→ **DOKUMENTTEXT**
Martin von Tours, auch Sankt Martin, gehört zu den bekanntesten Heiligen des Mittelalters. Bis heute gibt es in der Zeit um seinen Todestag am 8.11. und den Tag seiner Grablegung am 11.11., dem Martinstag, in Mitteleuropa Martinsumzüge mit Lichterprozessionen. Zum Brauchtum gehört auch die Martinsgans als Festspeise.

Von Rüdiger Achenbach | 07.11.2014
    Junge als Martin von Tours verkleidet bei einem Laternenumzug in Berlin.
    Junge als Martin von Tours verkleidet bei einem Laternenumzug in Berlin. (dpa/picture alliance/Maurizio Gambarini)
    "Sie sagten, Martin sei eine verächtliche Person und der bischöflichen Würden nicht wert. Er habe ein unansehnliches Aussehen, trage armselige Kleider und habe ungepflegtes Haar."

→ **DATENABSCHNITT**
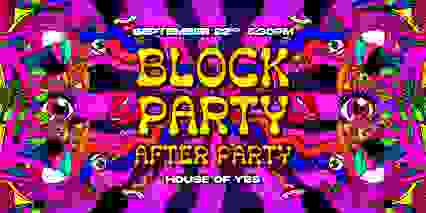 Block Party After Party!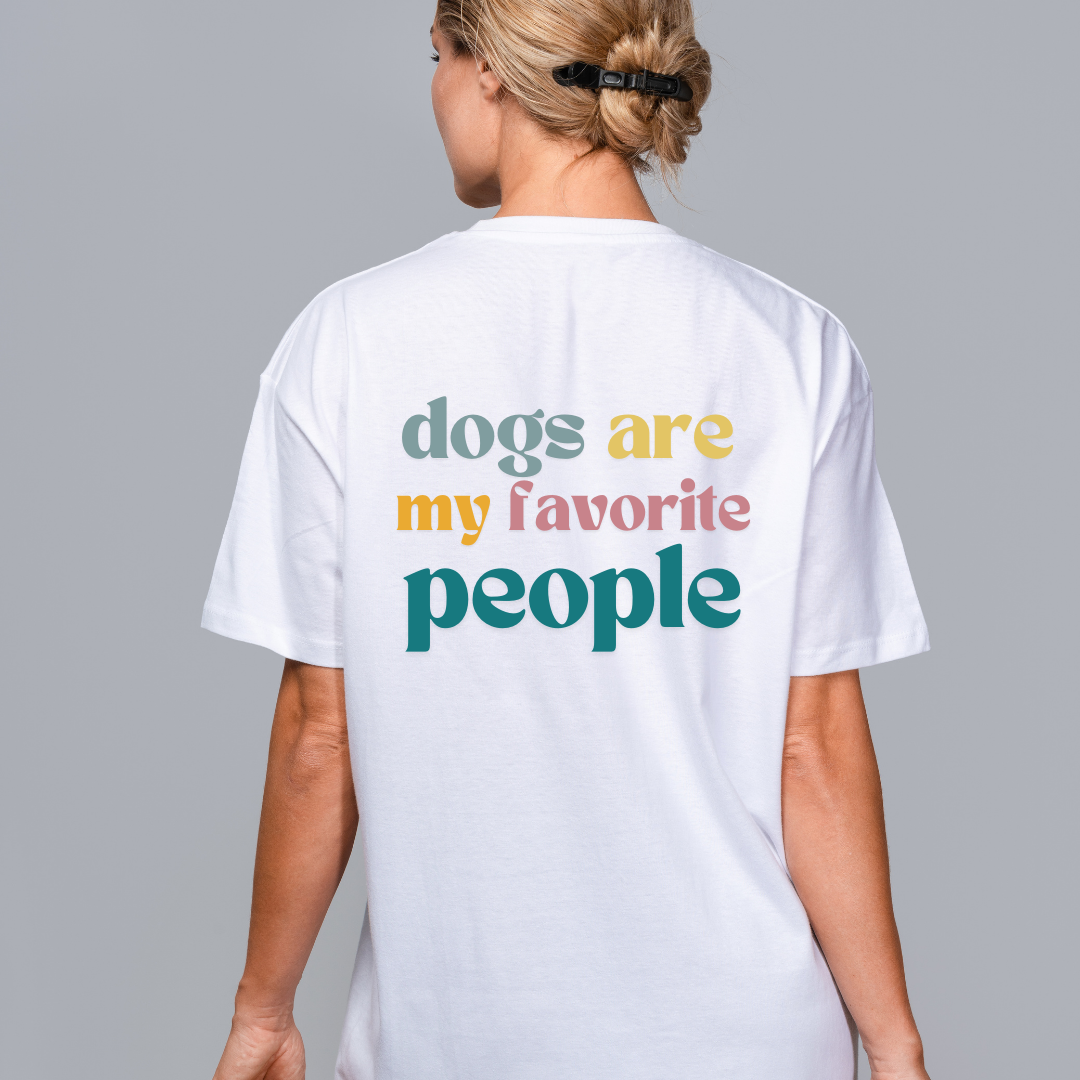 T-shirt bestie 100% Bio Baumwolle - Dogs are my favorite people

→ **AUFTRAG A**
Nenne alle Vorwürfe gegen Martin, die im Zitat im Text über Martin von Tours stehen.
→ **AUFTRAG B**
Schreib den Text über Martin von Tours nach dem Zitat am Schluss weiter.

→ **ERWARTETE LÖSUNG A**
- eine verächtliche Person
- der bischöflichen Würden nicht wert
- ein unansehnliches Aussehen
- armselige Kleider
- ungepflegtes Haar

→ **ERWARTETE LÖSUNG B**
    Sulpicius Severus, der Autor der Martins-Vita hat genau festgehalten, mit welchen Argumenten die Bischöfe in Gallien verhindern wollten, dass der ehemalige Soldat und Eremit Martin zum Bischof von Tours gewählt wurde. In einer Kirche, in der längst der Adel die Führungspositionen einnahm, passte ein armseliger Einsiedlermönch nicht auf den Bischofsstuhl.
    Schließlich gelang es den Bürgern von Tours - vor allem wegen Meinungsstreitigkeiten unter den Bischöfen - doch noch Martin zu ihrem Bischof zu wählen. Friedrich Prinz, Professor für Mittelalterliche Geschichte:
    "Martins Wahl muss ein spontaner Willensakt der christlichen Gemeinde gewesen sein. Vom Ideal der Gemeindekirche her gesehen, war somit Martin eher ein 'auslaufendes Modell', ja, sogar schon eine Ausnahme."
    Dass Martin auf einen prunkvollen Bischofsstuhl verzichtete und sich auf einen einfachen Bauernschemel setzte, markierte von Anfang an, dass er sein Bischofsamt anders verstand als seine adligen Bischofskollegen, die natürlich den Lebensstil der Aristokratie beibehielten. Martin von Tours war zwar Bischof, aber er blieb auch Mönch. Von besonderer Bedeutung war dabei für ihn die asketische Lebensführung.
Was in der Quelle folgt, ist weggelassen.